### Directions for this task
Rewrite the items from the line with "As the image makes clear, from the set" up to and including the last line, changing every "moss-covered boulder" to "mossy rock" and leaving everything else as it is.

#### Input rows ####

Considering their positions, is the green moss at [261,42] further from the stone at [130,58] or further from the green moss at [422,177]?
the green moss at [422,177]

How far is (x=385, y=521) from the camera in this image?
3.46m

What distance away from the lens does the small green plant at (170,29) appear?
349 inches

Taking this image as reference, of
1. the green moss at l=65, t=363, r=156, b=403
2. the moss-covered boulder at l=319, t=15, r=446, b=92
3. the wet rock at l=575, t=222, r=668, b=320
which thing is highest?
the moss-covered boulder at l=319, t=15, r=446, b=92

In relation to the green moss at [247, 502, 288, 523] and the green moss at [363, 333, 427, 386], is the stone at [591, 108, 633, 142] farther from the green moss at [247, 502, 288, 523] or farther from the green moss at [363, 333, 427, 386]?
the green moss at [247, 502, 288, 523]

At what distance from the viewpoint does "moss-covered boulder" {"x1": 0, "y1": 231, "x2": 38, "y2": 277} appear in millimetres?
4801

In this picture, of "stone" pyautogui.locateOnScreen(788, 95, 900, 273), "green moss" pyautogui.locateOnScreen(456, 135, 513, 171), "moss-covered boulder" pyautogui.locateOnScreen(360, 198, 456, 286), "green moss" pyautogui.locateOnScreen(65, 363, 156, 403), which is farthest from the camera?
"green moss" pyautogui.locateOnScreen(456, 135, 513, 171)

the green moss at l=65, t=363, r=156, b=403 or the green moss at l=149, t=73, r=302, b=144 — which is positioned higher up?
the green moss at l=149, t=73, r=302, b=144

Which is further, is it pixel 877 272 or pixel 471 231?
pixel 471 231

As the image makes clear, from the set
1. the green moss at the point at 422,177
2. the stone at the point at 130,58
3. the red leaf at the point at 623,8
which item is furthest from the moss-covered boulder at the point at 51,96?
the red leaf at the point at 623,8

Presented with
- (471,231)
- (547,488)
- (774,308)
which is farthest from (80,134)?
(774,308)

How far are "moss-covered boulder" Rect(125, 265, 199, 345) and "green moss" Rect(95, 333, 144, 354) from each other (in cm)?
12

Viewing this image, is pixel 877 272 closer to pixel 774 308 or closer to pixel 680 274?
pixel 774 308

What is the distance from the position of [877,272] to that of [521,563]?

####

### Correct response
As the image makes clear, from the set
1. the green moss at the point at 422,177
2. the stone at the point at 130,58
3. the red leaf at the point at 623,8
which item is furthest from the mossy rock at the point at 51,96?
the red leaf at the point at 623,8

Presented with
- (471,231)
- (547,488)
- (774,308)
which is farthest from (80,134)?
(774,308)

How far are "mossy rock" Rect(125, 265, 199, 345) and "green moss" Rect(95, 333, 144, 354) from each other (in cm)?
12

Viewing this image, is pixel 877 272 closer to pixel 774 308 or closer to pixel 680 274?
pixel 774 308

What is the distance from the position of [877,272] to that of [521,563]?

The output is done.